_WHAT IS REQUIRED:_ Leaving the pictures aside, repeat each line below exactly.

_DATA:_
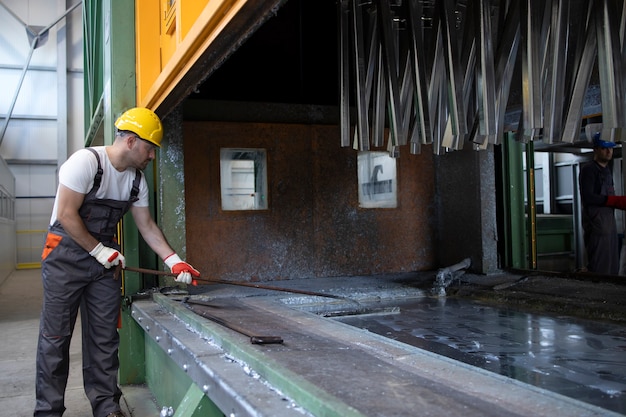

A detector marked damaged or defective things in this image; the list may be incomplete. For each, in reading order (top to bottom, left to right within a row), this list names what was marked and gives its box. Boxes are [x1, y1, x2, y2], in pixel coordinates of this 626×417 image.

rusty metal wall [180, 121, 434, 282]
rusted surface [183, 121, 432, 282]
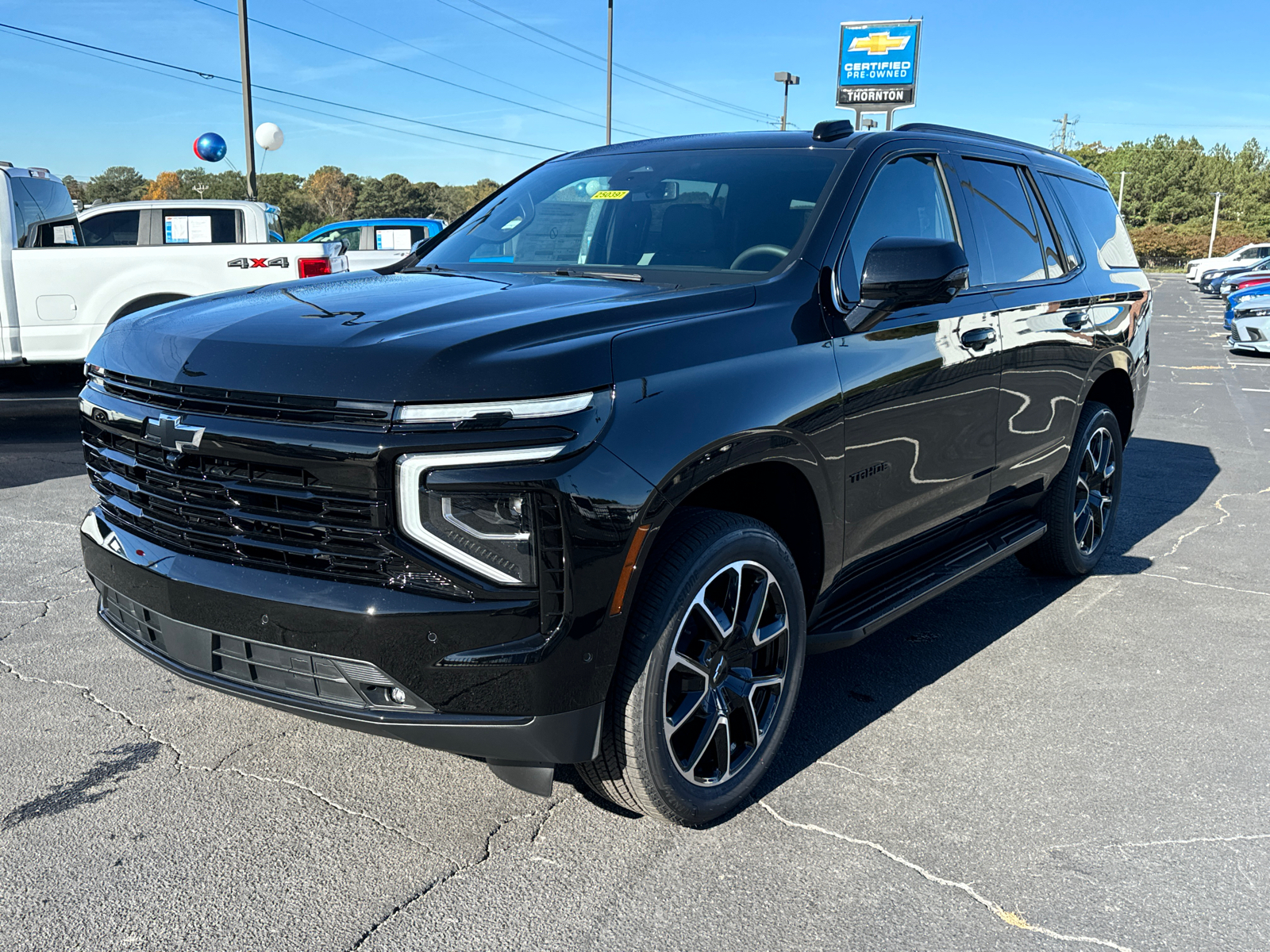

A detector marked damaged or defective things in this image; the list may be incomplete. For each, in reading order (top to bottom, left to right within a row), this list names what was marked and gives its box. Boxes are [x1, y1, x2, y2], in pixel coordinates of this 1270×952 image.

asphalt crack [759, 800, 1137, 946]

_EXERCISE ANSWER:_
A detector marked damaged or defective things in this image; the list may be incomplete. For each, in reading order (top to bottom, left to right within a row), this list names what was marked and gives its box. Boxes are [x1, y1, x2, y2], in pixel coordinates of this 626×417 image.

rusty metal wall [180, 121, 434, 282]
rusted surface [183, 121, 432, 282]

A detector marked damaged or defective things in this image; the list may be incomplete. For each, in reading order (top to bottom, left to right within a row), this list names what was marked and gives its box. Boxes are [x1, y1, x2, y2], in pixel coordinates of this 1270×952 image.

asphalt crack [759, 800, 1137, 946]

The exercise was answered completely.